### Video Transcript

Hey everyone, Grant here. This is the first video in a series on the essence of calculus. And I’ll be publishing the following videos once per day for the next 10 days. The goal here, as the name suggests, is to really get the heart of the subject out in
one binge-watchable set. But with a topic that’s as broad as calculus, there’s a lot of things that can
mean. So, here’s what I’ve in my mind specifically.

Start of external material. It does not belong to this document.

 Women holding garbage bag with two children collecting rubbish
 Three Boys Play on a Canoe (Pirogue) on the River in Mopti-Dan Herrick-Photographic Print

Calculus has a lot of rules and formulas which are often presented as things to be
memorized, lots of derivative formulas, the product rule, the chain rule, the
implicit differentiation, the fact that integrals and derivatives are opposite,
Taylor series, just a lot of things like that. And my goal is for you to come away feeling like you could’ve invented calculus
yourself. That is, cover all those core ideas, but in the way that makes clear where they
actually come from and what they really mean, using an all-around visual
approach.

Inventing math is no joke. And there is a difference between being told why something’s true and actually
generating it from scratch. But at all points, I want you to think to yourself. If you were an early mathematician pondering these ideas and drawing out the right
diagrams, does it feel reasonable that you could’ve stumbled across these truths
yourself?

In this initial video, I wanna show how you might stumble into the core ideas of
calculus by thinking very deeply about one specific bit of geometry, the area of a
circle. Maybe you know that this is 𝜋 times its radius squared, but why? Is there a nice way to think about where this formula comes from? Well, contemplating this problem and leaving yourself open to exploring the
interesting thoughts that come about can actually lead you to a glimpse of three big
ideas in calculus: integrals, derivatives, and the fact that they’re opposites.

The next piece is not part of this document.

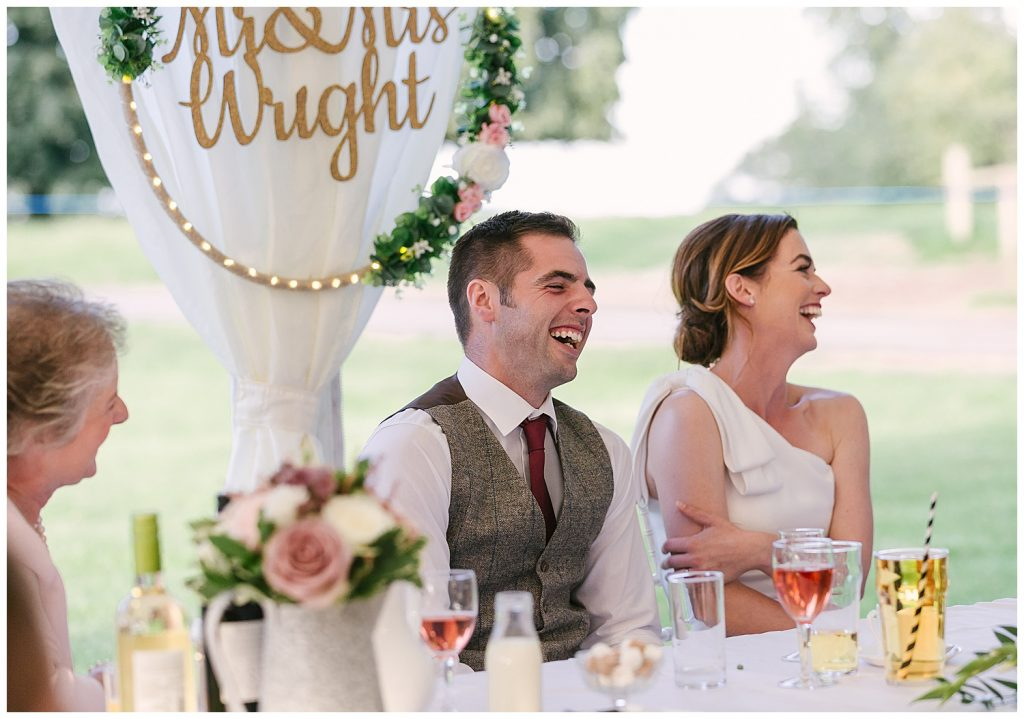 couple laughing during speeches on their wedding day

But the story starts more simply, just you and a circle, let’s say with radius
three. You’re trying to figure out its area. And after going through a lot of paper trying different ways to chop up and rearrange
the pieces of that area, many of which might lead to their own interesting
observations, maybe you try out the idea of slicing up the circle into many
concentric rings. This should seem promising because it respects the symmetry of the circle. And math has a tendency to reward you when you respect its symmetries.

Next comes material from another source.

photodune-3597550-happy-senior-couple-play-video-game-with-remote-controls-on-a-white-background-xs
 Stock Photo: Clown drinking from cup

Let’s take one of those rings which has some inner radius, 𝑟, that’s between zero
and three. If we can find a nice expression for the area of each ring like this one, and if we
have a nice way to add them all up, it might lead us to an understanding of the full
circle’s area. Maybe you start by imagining straightening out this ring. And you could try thinking through exactly what this new shape is and what its area
should be. But for simplicity, let’s just approximate it as a rectangle. The width of that rectangle is the circumference of the original ring, which is two
𝜋 times 𝑟, right? I mean, that’s essentially the definition of 𝜋. And its thickness? Well, that depends on how finely you chopped up the circle in the first place, which
was kind of arbitrary.

In the spirit of using what will come to be standard calculus notation, let’s call
that thickness d𝑟, for a tiny difference in the radius from one ring to the
next. Maybe you think of it as something like 0.1. So, approximating this unwrapped ring as a thin rectangle, its area is two 𝜋 times
𝑟, the radius, times d𝑟, the little thickness. And even though that’s not perfect, for smaller and smaller choices of d𝑟, this is
actually gonna be a better and better approximation for that area since the top and
the bottom sides of this shape are gonna get closer and closer to being exactly the
same length.

So let’s just move forward with this approximation, keeping in the back of our minds
that it’s slightly wrong. But it’s gonna become more accurate for smaller and smaller choices of d𝑟; that is,
if we slice up the circle into thinner and thinner rings. So just to sum up where we are, you’ve broken up the area of the circle into all of
these rings. And you’re approximating the area of each one of those as two 𝜋 times its radius
times d𝑟, where the specific value for that inner radius ranges from zero, for the
smallest ring, up to just under three, for the biggest ring, spaced out by whatever
the thickness is that you choose for d𝑟, something like 0.1.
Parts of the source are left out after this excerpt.